**Arbeitsaufträge:**
A - Gib aus dem Textauszug den Abschnitt zwischen "Das Oberlandesgericht Celle" und "sei entbehrlich gewesen.", beide eingeschlossen, wortgetreu wieder.
B - Was ordnete das Verwaltungsgericht laut Textauszug ein Jahr später an?

**Textauszug:**
Das Oberlandesgericht Celle wies den Antrag auf Feststellung der Rechtswidrigkeit der Haft zurück und führte aus, dass unerheblich sei, ob dem Betroffenen eine Aufenthaltserlaubnis wegen seines Kindes erteilt werden müsse, da dies eine verwaltungsrechtliche Vorfrage und durch die Haftgerichte nicht zu prüfen sei. Dass der Betroffene einen Antrag auf vorläufigen Rechtschutz beim Verwaltungsgericht gestellt habe, stelle die Rechtmäßigkeit seiner Haftanordnung nicht in Frage. Eine Anhörung im Beschwerdeverfahren vor dem Landgericht schließlich sei entbehrlich gewesen.

Ein Jahr später ordnete das Verwaltungsgericht die aufschiebende Wirkung des Widerspruchs gegen den die Verlängerung der Aufenthaltserlaubnis ablehnenden Bescheid an.

**Datenauszug:**

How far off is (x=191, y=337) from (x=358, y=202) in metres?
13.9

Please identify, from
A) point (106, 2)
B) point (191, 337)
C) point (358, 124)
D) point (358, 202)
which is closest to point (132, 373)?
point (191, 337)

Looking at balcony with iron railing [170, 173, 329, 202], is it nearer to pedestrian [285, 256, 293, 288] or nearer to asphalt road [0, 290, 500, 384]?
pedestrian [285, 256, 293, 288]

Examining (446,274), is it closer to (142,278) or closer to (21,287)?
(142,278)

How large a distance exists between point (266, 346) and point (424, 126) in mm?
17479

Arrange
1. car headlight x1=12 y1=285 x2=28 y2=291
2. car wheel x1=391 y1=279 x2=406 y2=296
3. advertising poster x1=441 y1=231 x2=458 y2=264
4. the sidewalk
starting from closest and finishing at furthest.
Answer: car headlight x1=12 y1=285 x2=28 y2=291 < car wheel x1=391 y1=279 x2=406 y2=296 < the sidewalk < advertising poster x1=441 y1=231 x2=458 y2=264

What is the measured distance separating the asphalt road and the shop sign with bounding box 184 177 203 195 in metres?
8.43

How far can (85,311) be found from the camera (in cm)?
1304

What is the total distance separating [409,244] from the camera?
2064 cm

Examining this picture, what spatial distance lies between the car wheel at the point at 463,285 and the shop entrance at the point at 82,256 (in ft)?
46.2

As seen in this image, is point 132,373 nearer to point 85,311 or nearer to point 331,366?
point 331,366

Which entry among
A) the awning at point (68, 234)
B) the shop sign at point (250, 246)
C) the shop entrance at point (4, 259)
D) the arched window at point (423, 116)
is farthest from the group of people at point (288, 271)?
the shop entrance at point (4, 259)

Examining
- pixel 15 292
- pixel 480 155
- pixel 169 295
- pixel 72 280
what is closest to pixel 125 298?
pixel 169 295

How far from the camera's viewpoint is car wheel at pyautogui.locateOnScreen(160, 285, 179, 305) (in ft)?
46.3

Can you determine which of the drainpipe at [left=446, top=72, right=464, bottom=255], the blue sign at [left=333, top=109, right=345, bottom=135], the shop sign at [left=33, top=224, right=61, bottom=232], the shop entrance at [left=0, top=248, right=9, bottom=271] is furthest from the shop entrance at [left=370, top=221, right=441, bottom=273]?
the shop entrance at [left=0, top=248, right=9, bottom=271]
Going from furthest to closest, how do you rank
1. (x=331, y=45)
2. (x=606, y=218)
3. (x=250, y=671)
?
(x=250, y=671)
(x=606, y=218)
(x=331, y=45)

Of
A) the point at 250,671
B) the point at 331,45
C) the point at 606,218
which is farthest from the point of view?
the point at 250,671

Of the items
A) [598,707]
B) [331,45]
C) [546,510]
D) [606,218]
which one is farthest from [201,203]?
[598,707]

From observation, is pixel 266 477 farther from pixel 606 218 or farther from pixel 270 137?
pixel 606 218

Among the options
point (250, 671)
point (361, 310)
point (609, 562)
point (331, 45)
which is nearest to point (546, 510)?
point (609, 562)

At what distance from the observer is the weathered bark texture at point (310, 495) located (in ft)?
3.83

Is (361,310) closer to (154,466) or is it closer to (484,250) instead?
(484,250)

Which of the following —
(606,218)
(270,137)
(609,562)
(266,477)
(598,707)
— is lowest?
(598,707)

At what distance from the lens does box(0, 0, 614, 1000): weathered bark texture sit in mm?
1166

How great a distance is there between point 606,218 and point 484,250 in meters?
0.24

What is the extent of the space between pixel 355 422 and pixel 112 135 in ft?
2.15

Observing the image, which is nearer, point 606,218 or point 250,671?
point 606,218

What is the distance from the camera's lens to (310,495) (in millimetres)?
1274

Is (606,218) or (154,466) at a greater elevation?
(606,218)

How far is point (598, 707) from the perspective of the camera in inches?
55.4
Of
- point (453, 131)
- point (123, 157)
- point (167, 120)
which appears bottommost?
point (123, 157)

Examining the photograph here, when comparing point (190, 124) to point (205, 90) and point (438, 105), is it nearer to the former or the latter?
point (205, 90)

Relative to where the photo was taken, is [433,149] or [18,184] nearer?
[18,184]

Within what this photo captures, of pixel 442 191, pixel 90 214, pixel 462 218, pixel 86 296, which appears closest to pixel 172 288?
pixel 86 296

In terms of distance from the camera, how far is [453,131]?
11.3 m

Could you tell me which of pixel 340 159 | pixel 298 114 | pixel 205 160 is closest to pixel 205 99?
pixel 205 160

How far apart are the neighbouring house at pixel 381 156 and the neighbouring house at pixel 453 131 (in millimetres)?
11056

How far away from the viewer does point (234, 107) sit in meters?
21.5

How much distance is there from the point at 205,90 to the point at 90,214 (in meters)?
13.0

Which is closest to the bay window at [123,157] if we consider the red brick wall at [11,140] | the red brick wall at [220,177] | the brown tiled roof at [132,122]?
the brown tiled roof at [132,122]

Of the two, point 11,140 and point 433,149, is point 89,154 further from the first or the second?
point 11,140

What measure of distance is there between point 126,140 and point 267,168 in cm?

**Lösungen:**
A -
Das Oberlandesgericht Celle wies den Antrag auf Feststellung der Rechtswidrigkeit der Haft zurück und führte aus, dass unerheblich sei, ob dem Betroffenen eine Aufenthaltserlaubnis wegen seines Kindes erteilt werden müsse, da dies eine verwaltungsrechtliche Vorfrage und durch die Haftgerichte nicht zu prüfen sei. Dass der Betroffene einen Antrag auf vorläufigen Rechtschutz beim Verwaltungsgericht gestellt habe, stelle die Rechtmäßigkeit seiner Haftanordnung nicht in Frage. Eine Anhörung im Beschwerdeverfahren vor dem Landgericht schließlich sei entbehrlich gewesen.

B - Die aufschiebende Wirkung des Widerspruchs gegen den Bescheid, der die Verlängerung der Aufenthaltserlaubnis ablehnte.